* **Written problem**: Reproduce the lines below, from the line containing "With the options being" through the line containing "which is nearest to (x=90, y=595)?", and only those lines.

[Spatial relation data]
* * * *

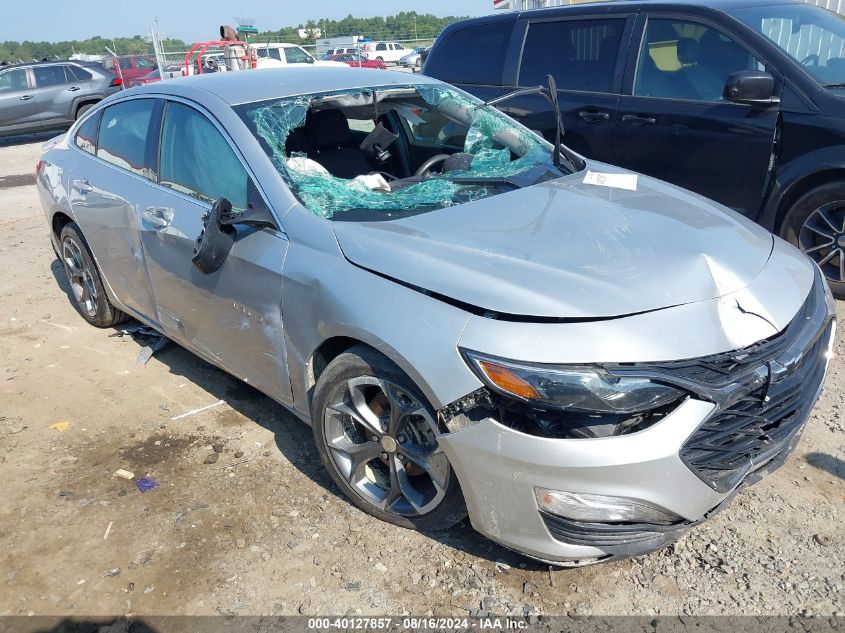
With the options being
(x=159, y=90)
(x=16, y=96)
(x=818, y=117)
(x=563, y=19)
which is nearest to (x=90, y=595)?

* * * *

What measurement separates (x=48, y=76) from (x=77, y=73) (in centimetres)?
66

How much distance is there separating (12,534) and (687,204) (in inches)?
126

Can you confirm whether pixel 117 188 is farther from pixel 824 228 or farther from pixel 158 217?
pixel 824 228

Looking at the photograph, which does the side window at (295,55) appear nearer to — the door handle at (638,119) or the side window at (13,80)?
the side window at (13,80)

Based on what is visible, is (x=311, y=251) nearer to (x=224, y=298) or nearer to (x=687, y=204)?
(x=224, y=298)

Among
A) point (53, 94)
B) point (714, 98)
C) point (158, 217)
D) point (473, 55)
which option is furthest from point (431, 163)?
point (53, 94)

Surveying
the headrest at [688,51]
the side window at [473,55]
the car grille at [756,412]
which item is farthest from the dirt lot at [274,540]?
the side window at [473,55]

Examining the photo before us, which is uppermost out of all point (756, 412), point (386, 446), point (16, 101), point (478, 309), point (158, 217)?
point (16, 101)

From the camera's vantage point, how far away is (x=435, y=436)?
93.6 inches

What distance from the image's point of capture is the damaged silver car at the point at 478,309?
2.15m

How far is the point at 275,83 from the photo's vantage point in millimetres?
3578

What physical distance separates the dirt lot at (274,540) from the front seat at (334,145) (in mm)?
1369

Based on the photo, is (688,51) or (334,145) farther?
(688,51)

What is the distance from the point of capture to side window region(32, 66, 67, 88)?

* * * *

* **The reply**:
With the options being
(x=159, y=90)
(x=16, y=96)
(x=818, y=117)
(x=563, y=19)
which is nearest to (x=90, y=595)?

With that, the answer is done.